§ Reading passage
= = = = =

Skip to the content.

QEMU Exclusive Work

TB flush

void tb_flush(CPUState *cpu)
{
    if (tcg_enabled()) {
        unsigned tb_flush_count = qatomic_mb_read(&tb_ctx.tb_flush_count);

        if (cpu_in_exclusive_context(cpu)) {
            do_tb_flush(cpu, RUN_ON_CPU_HOST_INT(tb_flush_count));
        } else {
            async_safe_run_on_cpu(cpu, do_tb_flush,
                                  RUN_ON_CPU_HOST_INT(tb_flush_count));
        }
    }
}
tb_flush()
-> async_save_run_on_cpu()
   -> queue_work_on_cpu()
      -> qemu_cpu_kick()
         -> mttcg_kick_vcpu_thread()
            -> cpu_exit()
               -> qatomic_set(&FLAG, -1) // FLAG will be checked inside each TB

void qemu_cpu_kick(CPUState *cpu)
{
    qemu_cond_broadcast(cpu->halt_cond);
    if (cpus_accel->kick_vcpu_thread) {
        cpus_accel->kick_vcpu_thread(cpu);
    } else { /* default */
        cpus_kick_thread(cpu);
    }
}

void mttcg_kick_vcpu_thread(CPUState *cpu)
{
    cpu_exit(cpu);
}

void cpu_exit(CPUState *cpu)
{
    qatomic_set(&cpu->exit_request, 1);
    /* Ensure cpu_exec will see the exit request after TCG has exited.  */
    smp_wmb();
    qatomic_set(&cpu->icount_decr_ptr->u16.high, -1);    
}

execution trace

cpu_exec()
-> cpu_exec_enter(cpu);
-> sigsetjmp()
-> while (!cpu_handle_exception())
|  -> while (!cpu_handle_interrupt())
|  |  -> tb = tb_find()
|  |  |  -> tb = tb_lookup()
|  |  |  -> if (tb == NULL)
|  |  |  |  -> tb = tb_gen_code()
|  |  |  |  |  -> tb = tcg_tb_alloc()
|  |  |  |  |  -> if (!tb) // no more space to alloc TB
|  |  |  |  |  |  -> tb_flush(cpu)
|  |  |  |  |  |  -> cpu->exception_index = EXCP_INTERRUPT
|  |  |  |  |  |  -> cpu_loop_exit(cpu) // siglongjmp()
|  |  |  |  -> set into jmp cache
|  |  |  -> tb_add_jump()
|  |  -> cpu_loop_exec_tb()
-> cpu_exec_exit()

execution graph

/* CPU exec */

( cpu_exec_start )  +-----> ( sigsetjmp ) <------------------------+
      1 |         2 |           3 | 8                            7 |
   ( cpu_exec ) ----+   9         |                                |
        | 10 <-------------( handle_excp )                         |
(  cpu_exec_end  )              4 |        5                       |
                             ( tb_flush ) --> ( cpu->excp_index )  |
                                                     6 |           |
                                              ( cpu_loop_exit  ) --+
/* mttcg thread */

( tcg_cpus_exec ) // start + exec + end
     loop 
( wait_io_event ) -------> ( start_exclusive )
                                    
                              ( wi->func )
                                    
                            ( end_exclusive )

= = = = =

§ Written exercise
In the QEMU exclusive work page, what three steps are taken when tcg_tb_alloc() finds no more space for a TB?

§ Supplied data

= = = = =

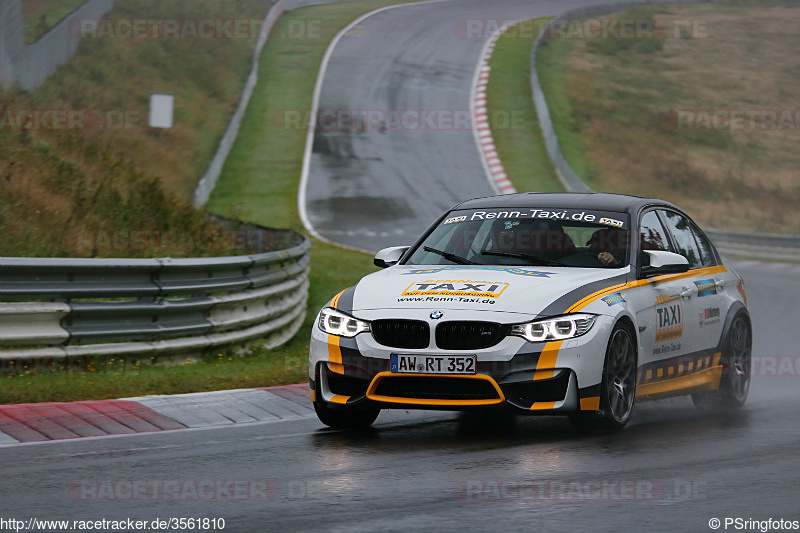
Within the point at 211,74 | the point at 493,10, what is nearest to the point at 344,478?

= = = = =

§ Written solution
It calls tb_flush(cpu), sets cpu->exception_index to EXCP_INTERRUPT, and calls cpu_loop_exit(cpu).